Nine chicks shipped on Monday afternoon. I knew exactly when they would be arriving so I was at the Post Office bright and early on Wednesday morning. The total time in transit was only 36 hours, minimizing handling, delays, etc. I clipped the tie-wrap right there in front of the Postmaster to find six chicks upright with three trampled down and covered with GroGel. I harshly criticized the USPS handling of packages as this was not the first (or second...) time I have had bird issues or losses.
Luckily, and I believe this is due to minimizing total time in transit, all nine chicks were still alive. I rushed home and put the six healthy chicks in my brooder. They seemed lethargic and exhausted (unlike my recent shipment of Isbars), but I introduced them to water and feed. I examined the three trampled chicks to find they were a bit cold and now suffered from splayed legs. My hypothesis is that they got jostled pretty early on, got bumped into the GroGel cups and got sticky (which doesn't help with movement) and cold (the gelatin will slowly rob the chick of body heat due to evaporation). Mostly immobilized, the other chicks either willfully or accidentally stepped on them over and over. Good times, right?
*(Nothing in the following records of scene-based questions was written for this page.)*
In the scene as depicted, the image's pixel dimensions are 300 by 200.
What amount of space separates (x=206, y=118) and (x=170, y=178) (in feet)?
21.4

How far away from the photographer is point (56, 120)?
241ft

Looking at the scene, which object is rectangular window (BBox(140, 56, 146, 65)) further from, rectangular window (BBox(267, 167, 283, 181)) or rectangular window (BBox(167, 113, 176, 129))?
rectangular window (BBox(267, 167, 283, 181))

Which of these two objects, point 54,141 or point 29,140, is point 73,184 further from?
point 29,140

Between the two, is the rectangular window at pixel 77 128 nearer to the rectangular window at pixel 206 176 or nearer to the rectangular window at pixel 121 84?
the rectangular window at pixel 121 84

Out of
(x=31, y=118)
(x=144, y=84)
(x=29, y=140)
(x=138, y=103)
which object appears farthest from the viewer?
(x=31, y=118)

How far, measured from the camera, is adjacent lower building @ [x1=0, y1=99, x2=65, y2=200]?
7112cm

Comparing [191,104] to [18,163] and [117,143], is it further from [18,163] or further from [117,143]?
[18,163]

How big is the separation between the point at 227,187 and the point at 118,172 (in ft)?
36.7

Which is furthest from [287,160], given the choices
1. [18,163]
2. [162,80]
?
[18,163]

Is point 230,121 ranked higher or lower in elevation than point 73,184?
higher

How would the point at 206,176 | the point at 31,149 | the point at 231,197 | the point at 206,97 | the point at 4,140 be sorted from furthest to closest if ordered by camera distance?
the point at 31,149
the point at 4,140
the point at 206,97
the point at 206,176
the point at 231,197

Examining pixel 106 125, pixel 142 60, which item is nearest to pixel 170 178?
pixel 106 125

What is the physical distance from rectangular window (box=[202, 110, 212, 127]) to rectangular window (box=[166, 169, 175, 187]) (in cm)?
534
The three splayed leg chicks are sitting in the bottom of my incubator, in isolation...but warm, so they can recuperate. I'm using the split Band Aid method of gently binding their legs together. I have some water and feed with them; the water has an electrolyte and vitamin powder added. They don't seem super-stoked about being hobbled, but they are perky (most likely thanks to the solution - something I now HIGHLY recommend).
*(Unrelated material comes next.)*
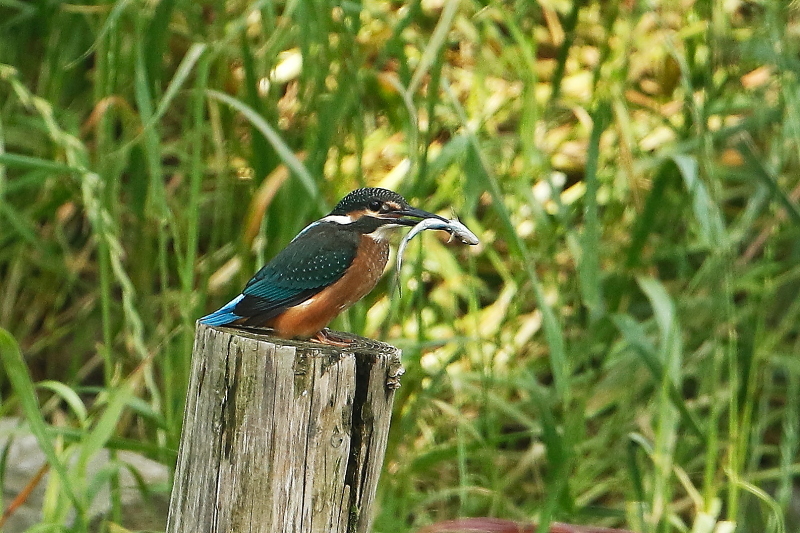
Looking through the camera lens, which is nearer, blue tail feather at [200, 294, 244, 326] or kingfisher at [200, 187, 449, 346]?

I'm sure GroGel provides a solid electrolyte and nutritional supplement...but only when eaten by the chicks. If it isn't eaten, if it is placed somewhere that the chicks can fall into it, it becomes a huge liability. My recommendation is one of the following:
1. Request GroGel be withheld from shipping. If the chicks are day old, and especially if transit time is as short as it is for me, they will be just fine without it. After all, they should still be absorbing their own yolk sacs.
2. Shippers should affix some kind of modified lid on the GroGel cups, sufficient to allow access via the chicks beaks...but also prohibiting them from falling into the cups.
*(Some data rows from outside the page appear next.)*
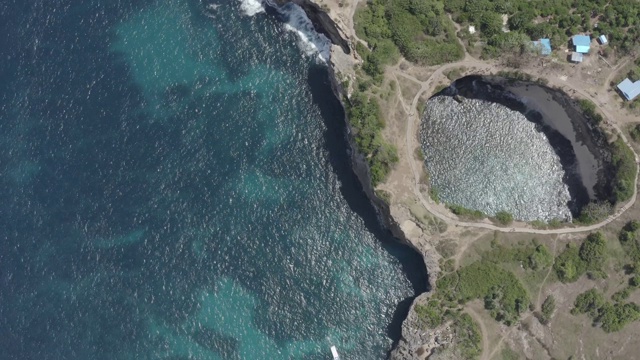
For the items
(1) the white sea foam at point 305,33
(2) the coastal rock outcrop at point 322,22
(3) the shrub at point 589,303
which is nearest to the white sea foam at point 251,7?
(2) the coastal rock outcrop at point 322,22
3. Greenfire glues the cups to the side of the box to prevent them from getting knocked around. My suggestion to them was to use TWO CUPS, glued bottom to bottom to look like an open-ended hourglass. The top cup gets GroGel, the bottom cup gets glued to the box bottom. This way the GroGel is still accessible to the chicks, but the possibility of them walking through it or creating body contact is minimized.
If I ship chicks, I would only provide GroGel upon request. And if I did include it, I would use the methodology of #3 above.